Correlation matrix of genes among tissues, within and between species. Correlation matrices of the following: (A) gene expression among tissues in sorghum, (B) gene expression among tissues in maize, (C) gene expression among tissues between maize and sorghum, and (D) transcription factor expression among tissues between maize and sorghum.

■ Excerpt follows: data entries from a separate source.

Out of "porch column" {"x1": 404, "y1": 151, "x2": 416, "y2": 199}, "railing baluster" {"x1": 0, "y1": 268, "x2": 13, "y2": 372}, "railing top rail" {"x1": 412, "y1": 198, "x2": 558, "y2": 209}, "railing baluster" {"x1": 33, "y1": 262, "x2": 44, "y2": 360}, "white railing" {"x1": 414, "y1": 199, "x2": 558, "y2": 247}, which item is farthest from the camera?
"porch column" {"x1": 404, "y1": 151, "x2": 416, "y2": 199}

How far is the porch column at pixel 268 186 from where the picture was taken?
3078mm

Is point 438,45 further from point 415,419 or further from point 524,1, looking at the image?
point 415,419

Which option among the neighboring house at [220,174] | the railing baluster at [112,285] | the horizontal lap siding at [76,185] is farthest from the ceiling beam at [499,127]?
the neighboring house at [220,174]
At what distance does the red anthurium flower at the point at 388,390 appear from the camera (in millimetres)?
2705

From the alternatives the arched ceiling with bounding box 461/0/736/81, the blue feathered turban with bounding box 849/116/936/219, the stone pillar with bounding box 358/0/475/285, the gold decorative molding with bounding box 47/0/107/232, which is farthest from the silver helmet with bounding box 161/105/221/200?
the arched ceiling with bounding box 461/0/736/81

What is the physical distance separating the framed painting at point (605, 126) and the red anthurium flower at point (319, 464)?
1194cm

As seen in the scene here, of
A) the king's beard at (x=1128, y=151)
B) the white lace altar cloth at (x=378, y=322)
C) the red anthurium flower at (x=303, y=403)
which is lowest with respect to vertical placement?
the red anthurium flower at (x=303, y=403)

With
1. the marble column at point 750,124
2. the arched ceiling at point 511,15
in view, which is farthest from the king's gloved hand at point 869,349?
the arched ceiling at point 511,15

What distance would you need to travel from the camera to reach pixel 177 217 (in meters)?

Evolutionary age of maize and sorghum transcriptome
To investigate changes in gene expression patterns over the course of evolution, we calculated the transcriptome age of each tissue in maize and sorghum using a previously reported approach (Domazet-Lošo and Tautz 2010; Quint et al. 2012; Drost et al. 2015, 2016, 2018). For this purpose, we first built phylostratigraphic profiles of genes for each species (Fig. 7A,B). By using this phylogenetic hierarchy, we assigned each gene a phylostratum (PS) value. For comparison and simplicity, we defined all genes from PS1 to PS3 as “old,” and those from PS11 to PS13 as “young.” Thus, in maize, 59.2% of the protein-coding genes are old and 3% are young, whereas in sorghum, 66% are old and 6.7% are young. Overall, maize has more young genes (2123 species-specific orphan genes [SSOGs]), 5.4%; 515 taxon-specific orphan genes [TSOGs], 1.3%) than sorghum (973 SSOGs, 2.5%; 216 TSOGs, 0.5%). In both species, old genes and their ORFs are longer and have more isoforms in comparison to young genes (Fig. 7C,D).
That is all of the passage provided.